На следующий день, едва забрезжил рассвет, она поднялась, недоумённо посмотрела на будильник, который с виноватым видом показывал без десяти шесть и тихонько звонил, вспомнила вечерний разговор и со вздохом поднялась. Долго искала впотьмах тапочки, не нашла и пошла умываться босиком. Ледяная вода и холодный пол привели её в порядок, тапочки тут же нашлись (одна на террасе, вторая под боком у спящего пса), девушка обулась и зашла на освещённую кухню. Отец заваривал в термосе чай и складывал бутерброды.
— Не будет ли угодно, — сонным голосом начала Юмилла, — многоуважаемому папе сообщить мне, куда мы так рано в выходной?
— Там видно будет.
Пёс Нарума недоумённо заглянул в кухню, вопросительно посмотрел на девушку. Она пожала плечами, выпила воды из кувшина и пошла к машине.
Отец сел за руль, и когда девушка устроилась на переднем сиденье, мягко вывел автомобиль на Абрикосовый проспект, неторопливо проехал вдоль спящих домов и просыпающихся магазинов и кофеен, завернул на улицу Стекольщиков и, осторожно проехав между двумя ажурными колоннами посреди дороги, резко взял высокую скорость и пулей вылетел на окраину городка.
Юмилла в первый момент схватилась за край сиденья, но потом, чуть привыкнув, расслабилась и только машинально упиралась ногами в пол, когда на опасном повороте отец забывал снижать скорость.
Наконец, они вылетели на автостраду, и отец взял вообще запредельную скорость. У девушки захватило дыхание, она чуть удивлённо глянула на папу, невозмутимо дымившего сигарой, но куда более важным ей казалось следить за дорогой и краем глаза выхватывать деревья, проносившиеся назад, как за бортом самолёта. Пока им не встретилось ни одной машины, и это казалось очень приятным, потому что иначе бы девушка вряд ли смогла сидеть молча.

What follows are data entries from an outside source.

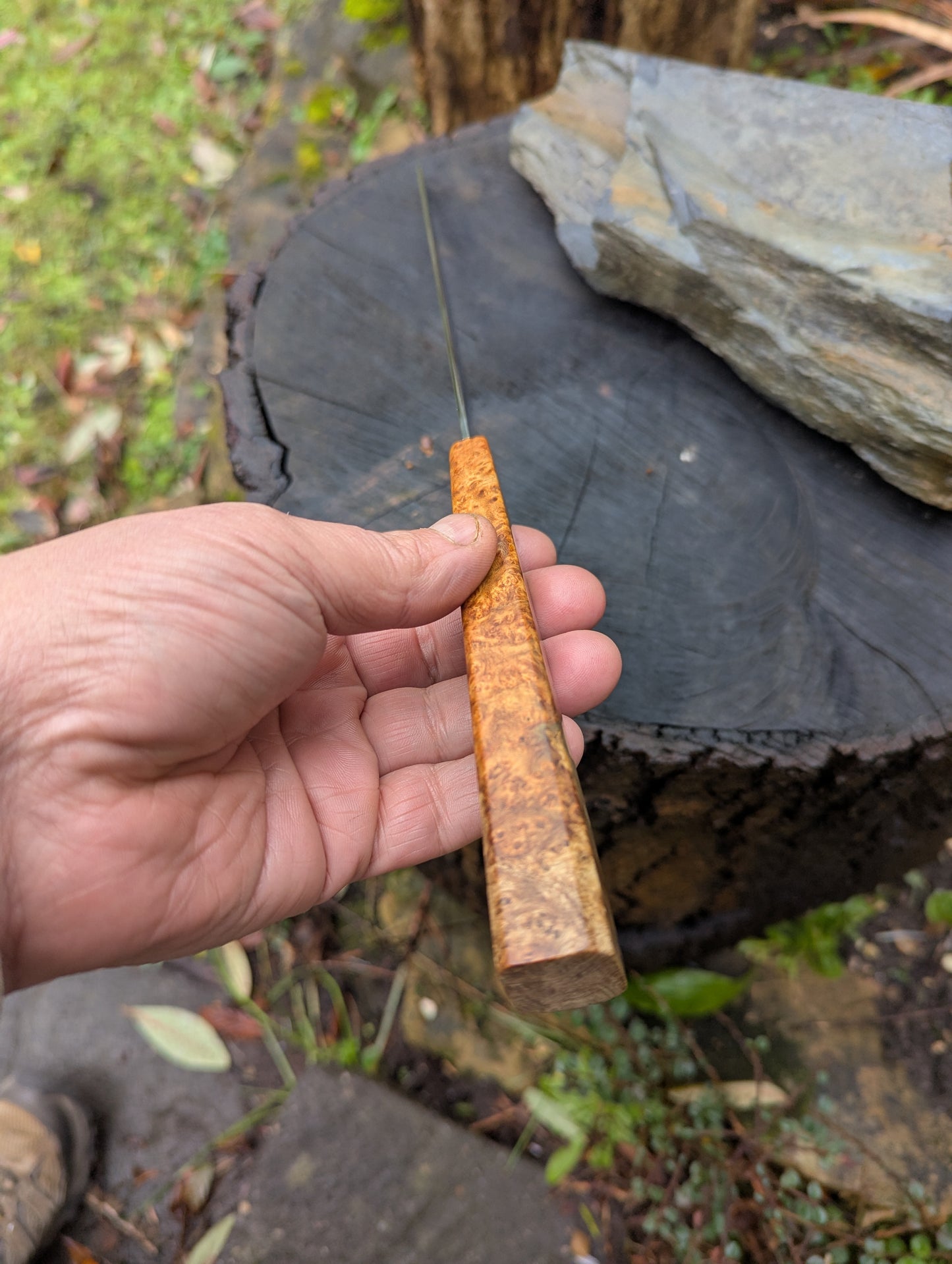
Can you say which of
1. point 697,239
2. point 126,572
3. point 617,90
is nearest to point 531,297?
point 697,239

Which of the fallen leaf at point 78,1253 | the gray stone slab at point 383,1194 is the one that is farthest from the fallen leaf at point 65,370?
the fallen leaf at point 78,1253

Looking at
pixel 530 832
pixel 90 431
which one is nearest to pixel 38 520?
pixel 90 431

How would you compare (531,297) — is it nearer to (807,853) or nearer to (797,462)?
(797,462)

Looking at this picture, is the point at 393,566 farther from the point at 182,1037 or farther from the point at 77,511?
the point at 77,511

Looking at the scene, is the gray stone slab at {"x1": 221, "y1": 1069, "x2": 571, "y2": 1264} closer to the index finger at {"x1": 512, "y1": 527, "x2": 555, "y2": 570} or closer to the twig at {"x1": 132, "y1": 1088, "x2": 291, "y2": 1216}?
the twig at {"x1": 132, "y1": 1088, "x2": 291, "y2": 1216}

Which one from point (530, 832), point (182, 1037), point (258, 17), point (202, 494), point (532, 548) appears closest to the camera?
point (530, 832)

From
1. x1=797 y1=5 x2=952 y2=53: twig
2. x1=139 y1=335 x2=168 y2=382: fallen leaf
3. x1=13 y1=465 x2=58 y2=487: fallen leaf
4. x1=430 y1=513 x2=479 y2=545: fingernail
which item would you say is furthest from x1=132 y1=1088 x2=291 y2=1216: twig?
x1=797 y1=5 x2=952 y2=53: twig
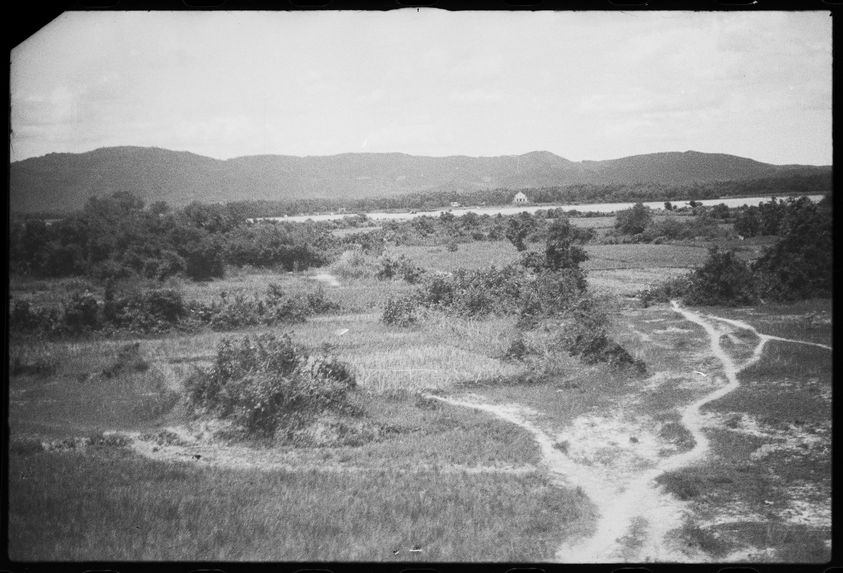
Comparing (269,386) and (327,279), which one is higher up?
(327,279)

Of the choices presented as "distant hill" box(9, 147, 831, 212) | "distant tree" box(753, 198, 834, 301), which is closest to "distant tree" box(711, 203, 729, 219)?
"distant hill" box(9, 147, 831, 212)

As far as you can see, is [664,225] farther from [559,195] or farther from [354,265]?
[354,265]

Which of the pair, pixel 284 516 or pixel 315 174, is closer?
pixel 284 516

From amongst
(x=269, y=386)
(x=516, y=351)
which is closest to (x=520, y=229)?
(x=516, y=351)

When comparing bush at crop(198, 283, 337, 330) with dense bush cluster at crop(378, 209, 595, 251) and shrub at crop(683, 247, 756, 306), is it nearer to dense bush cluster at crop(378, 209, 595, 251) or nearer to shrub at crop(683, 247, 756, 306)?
dense bush cluster at crop(378, 209, 595, 251)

Внезапно отец сбросил скорость, мягко притормозил и сказал:
— Садись за руль.
Юмилла на мгновение застыла, потом поняла, почему её подняли так рано, проворчала:
— Ну и методы у тебя, папка.
И перебралась за руль.
…Через полчаса она остановила машину и выдохнула:
— Всё. Дальше ты.
Она так и не поняла, что было сложнее: запомнить всё, что было связано с зажиганием, сцеплением, поворотниками, ручным тормозом и переключением передач — или то, что обязательно нужно смотреть в зеркало — или справиться с ужасом при появлении первой машины — или просто выдержать напряжение, которое сковало её с первого мгновения и не отпускало целую вечность — минут пять.
На обратной дороге девушка ревностно следила за всеми движениями отца, которые, к её молчаливой зависти, давались ему очень легко и без напряжения, словно он был единым целым с автомобилем и привык к нему, как привыкают с рождения к своим рукам и ногам.

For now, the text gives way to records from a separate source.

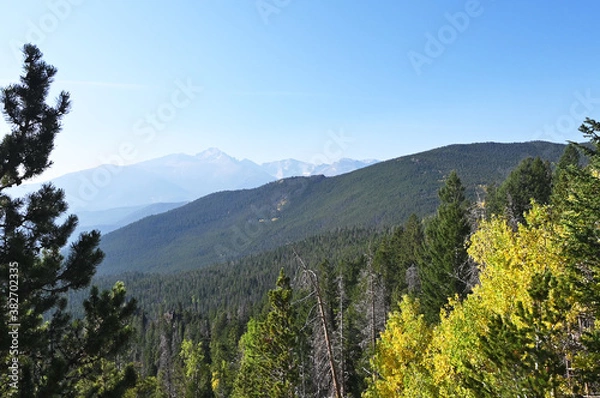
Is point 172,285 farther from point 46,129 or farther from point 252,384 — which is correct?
point 46,129

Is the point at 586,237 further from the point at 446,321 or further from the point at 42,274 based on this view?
the point at 42,274

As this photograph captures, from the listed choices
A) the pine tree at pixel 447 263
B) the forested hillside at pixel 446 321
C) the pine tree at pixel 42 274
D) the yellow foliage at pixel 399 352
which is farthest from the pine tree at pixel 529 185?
the pine tree at pixel 42 274

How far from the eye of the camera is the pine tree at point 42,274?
877 centimetres

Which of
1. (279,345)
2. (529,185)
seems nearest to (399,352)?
(279,345)

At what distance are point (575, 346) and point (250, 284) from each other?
523ft

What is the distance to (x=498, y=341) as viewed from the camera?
9.25m

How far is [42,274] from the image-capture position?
30.1ft

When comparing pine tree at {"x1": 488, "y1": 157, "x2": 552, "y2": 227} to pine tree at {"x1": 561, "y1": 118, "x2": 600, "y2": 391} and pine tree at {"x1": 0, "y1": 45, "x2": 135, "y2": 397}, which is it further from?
pine tree at {"x1": 0, "y1": 45, "x2": 135, "y2": 397}

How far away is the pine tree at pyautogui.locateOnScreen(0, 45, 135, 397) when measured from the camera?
877cm

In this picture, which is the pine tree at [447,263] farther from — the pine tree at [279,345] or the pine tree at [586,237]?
the pine tree at [586,237]

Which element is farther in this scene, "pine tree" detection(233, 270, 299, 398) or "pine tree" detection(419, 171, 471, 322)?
"pine tree" detection(419, 171, 471, 322)

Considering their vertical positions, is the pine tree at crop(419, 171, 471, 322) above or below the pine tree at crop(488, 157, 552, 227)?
below

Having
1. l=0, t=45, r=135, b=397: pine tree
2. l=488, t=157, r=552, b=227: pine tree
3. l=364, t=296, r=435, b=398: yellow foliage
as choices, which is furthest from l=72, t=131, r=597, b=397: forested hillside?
l=0, t=45, r=135, b=397: pine tree

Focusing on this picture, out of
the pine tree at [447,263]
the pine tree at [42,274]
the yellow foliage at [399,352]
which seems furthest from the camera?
the pine tree at [447,263]
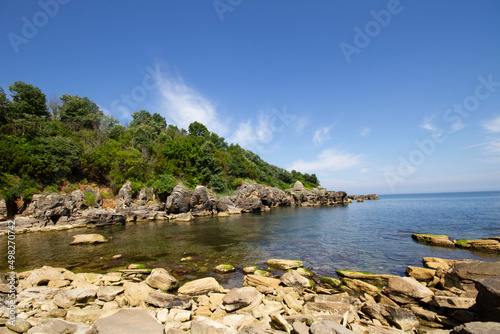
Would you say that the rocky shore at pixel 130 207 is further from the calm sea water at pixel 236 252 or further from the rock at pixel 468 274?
the rock at pixel 468 274

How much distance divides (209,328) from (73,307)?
5853 mm

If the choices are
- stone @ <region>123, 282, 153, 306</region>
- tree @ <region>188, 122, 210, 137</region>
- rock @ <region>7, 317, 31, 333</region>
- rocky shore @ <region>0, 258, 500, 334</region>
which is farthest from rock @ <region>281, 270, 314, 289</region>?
tree @ <region>188, 122, 210, 137</region>

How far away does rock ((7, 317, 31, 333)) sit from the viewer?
5719 mm

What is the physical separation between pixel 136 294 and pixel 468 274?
14.1 meters

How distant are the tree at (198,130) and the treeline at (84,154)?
6.69m

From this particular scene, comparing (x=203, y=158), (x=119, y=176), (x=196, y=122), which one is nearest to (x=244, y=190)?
(x=203, y=158)

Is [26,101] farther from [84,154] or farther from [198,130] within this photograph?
[198,130]

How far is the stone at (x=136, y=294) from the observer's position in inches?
312

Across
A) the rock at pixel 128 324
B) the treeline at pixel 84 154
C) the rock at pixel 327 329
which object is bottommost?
the rock at pixel 128 324

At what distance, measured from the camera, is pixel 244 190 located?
52844 millimetres

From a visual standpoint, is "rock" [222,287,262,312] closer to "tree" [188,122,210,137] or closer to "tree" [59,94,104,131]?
"tree" [59,94,104,131]

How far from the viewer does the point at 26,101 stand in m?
40.6

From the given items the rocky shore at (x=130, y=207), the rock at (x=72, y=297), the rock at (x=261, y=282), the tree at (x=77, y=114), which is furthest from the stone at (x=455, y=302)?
the tree at (x=77, y=114)

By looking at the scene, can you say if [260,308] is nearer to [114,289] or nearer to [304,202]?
[114,289]
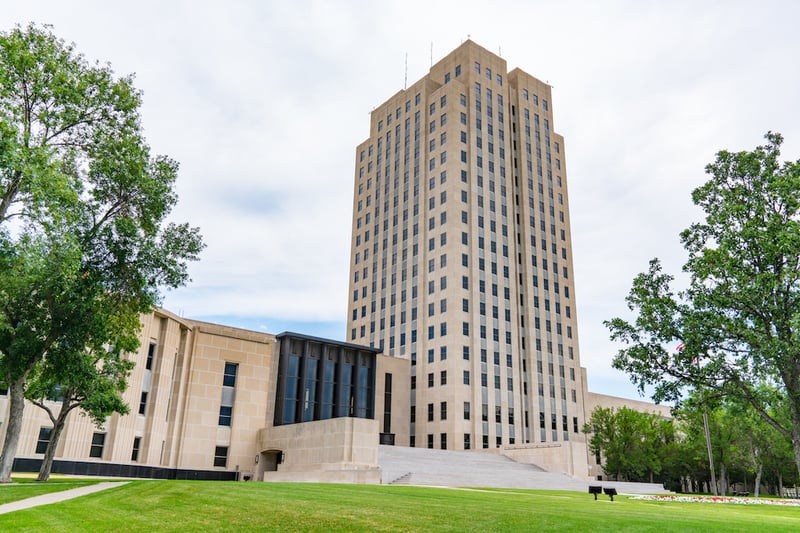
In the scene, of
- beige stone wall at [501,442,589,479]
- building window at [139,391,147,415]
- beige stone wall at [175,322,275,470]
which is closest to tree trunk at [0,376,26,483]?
building window at [139,391,147,415]

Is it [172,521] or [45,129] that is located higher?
[45,129]

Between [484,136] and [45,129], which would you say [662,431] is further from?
[45,129]

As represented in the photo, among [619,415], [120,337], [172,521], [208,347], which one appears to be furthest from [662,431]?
[172,521]

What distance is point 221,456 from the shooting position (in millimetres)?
50500

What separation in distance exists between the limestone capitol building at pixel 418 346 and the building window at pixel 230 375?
12 cm

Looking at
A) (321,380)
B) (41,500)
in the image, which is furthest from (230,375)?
(41,500)

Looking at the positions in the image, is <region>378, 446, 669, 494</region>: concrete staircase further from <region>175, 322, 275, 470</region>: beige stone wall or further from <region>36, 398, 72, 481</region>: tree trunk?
<region>36, 398, 72, 481</region>: tree trunk

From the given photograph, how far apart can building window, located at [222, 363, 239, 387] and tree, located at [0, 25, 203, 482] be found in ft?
79.8

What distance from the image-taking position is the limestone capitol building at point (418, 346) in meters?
45.7

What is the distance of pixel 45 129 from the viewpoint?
24.3 m

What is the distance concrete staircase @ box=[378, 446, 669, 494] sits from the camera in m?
37.1

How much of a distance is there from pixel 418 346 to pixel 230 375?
2744 cm

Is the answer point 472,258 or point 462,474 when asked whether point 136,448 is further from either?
point 472,258

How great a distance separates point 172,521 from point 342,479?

Отец, словно задумавшись, снова разогнался до сверхсветовой скорости, но вместо городской дороги с размаху свернул на Жонглёрский тракт, на всех парах влетел по просёлочной дороге в просеку и помчался между деревьями, едва ли не задевавшими ветвями боковых стёкол.

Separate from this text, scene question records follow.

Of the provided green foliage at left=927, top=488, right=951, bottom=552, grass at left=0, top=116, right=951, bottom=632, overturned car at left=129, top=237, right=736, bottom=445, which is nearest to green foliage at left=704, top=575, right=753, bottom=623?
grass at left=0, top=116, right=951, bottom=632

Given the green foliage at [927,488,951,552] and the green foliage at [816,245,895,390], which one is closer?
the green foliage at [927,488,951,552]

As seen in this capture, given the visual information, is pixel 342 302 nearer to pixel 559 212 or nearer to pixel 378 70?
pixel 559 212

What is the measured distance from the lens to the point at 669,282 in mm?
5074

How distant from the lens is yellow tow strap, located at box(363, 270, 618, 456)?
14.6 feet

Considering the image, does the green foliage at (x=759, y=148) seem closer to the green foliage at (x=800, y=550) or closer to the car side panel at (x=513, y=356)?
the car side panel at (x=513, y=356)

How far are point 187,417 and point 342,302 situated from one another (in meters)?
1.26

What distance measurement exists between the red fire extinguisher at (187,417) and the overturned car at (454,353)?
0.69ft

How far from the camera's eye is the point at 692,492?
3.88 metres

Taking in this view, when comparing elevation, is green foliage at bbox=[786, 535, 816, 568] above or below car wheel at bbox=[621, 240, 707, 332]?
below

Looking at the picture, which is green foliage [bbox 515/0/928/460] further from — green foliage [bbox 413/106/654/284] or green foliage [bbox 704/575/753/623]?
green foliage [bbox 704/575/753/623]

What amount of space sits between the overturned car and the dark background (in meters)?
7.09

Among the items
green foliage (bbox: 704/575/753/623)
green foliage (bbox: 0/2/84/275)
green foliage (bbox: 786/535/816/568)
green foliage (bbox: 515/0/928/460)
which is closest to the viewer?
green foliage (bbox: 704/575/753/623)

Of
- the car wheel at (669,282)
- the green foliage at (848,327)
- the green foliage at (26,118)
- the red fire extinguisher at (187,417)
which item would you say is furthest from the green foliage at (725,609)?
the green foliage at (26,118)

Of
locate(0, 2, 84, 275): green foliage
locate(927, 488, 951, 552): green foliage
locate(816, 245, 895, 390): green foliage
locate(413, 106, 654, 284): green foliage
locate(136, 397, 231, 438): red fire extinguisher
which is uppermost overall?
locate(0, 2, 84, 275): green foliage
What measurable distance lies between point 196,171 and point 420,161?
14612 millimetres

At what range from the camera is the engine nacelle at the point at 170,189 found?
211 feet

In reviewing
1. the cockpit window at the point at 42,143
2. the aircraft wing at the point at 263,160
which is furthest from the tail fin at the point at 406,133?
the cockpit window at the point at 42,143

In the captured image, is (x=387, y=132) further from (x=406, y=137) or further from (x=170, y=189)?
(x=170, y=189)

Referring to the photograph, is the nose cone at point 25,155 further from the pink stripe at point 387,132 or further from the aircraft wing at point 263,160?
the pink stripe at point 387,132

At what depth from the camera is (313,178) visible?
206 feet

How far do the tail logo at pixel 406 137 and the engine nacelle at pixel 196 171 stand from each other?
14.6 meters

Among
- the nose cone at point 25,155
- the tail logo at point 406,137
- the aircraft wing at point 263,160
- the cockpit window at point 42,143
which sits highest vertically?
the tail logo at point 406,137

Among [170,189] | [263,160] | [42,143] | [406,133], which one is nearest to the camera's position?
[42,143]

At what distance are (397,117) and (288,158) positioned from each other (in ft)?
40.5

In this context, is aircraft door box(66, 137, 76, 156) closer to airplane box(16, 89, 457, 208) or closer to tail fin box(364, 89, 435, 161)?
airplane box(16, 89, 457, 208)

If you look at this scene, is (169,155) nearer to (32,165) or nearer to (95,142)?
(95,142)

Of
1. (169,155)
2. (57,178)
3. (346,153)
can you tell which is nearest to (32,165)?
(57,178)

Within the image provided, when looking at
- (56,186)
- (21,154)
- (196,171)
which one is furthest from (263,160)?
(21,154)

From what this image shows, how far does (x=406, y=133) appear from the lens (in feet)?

— А можно мне осторожно поинтересоваться, куда мы едем? — осведомилась Юмилла.
— В одно из моих любимых мест. Просто полюбоваться морем.
— Морем? — удивлённо спросила девушка.
Шпетер с улыбкой кивнул, но на дальнейшие вопросы не отвечал.
Вскоре деревья расступились, и на опушке обнаружилось огромное каменное строение, которого не было видно за деревьями. Шпетер вышел из машины и пригласил девушку за собой.
Винтовая лестница оказалась бесконечной. Она гулко звенела под ногами с каждым шагом, перила вибрировали, а далеко вверху сиял кусочек неба. Строение снаружи показалось приземистым, но внутри заставляло немного сжаться от осознания своего ничтожества. Юмилла удивилась, что никогда не бывала тут раньше.
Через несколько минут они поднялись наверх и вышли на площадку, где бушевал ветер, было довольно холодно, а за каменными перилами играло тёмное море блёклой жёлтой редеющей листвы. Девушка подошла к краю, опёрлась руками на перила и долго-долго любовалась волнами, ходившими по мрачной поверхности листвы, наскоро спрятавшей под собой тайны леса, утренних дорог, заблудившихся путешественников, странных находок и случайных встреч.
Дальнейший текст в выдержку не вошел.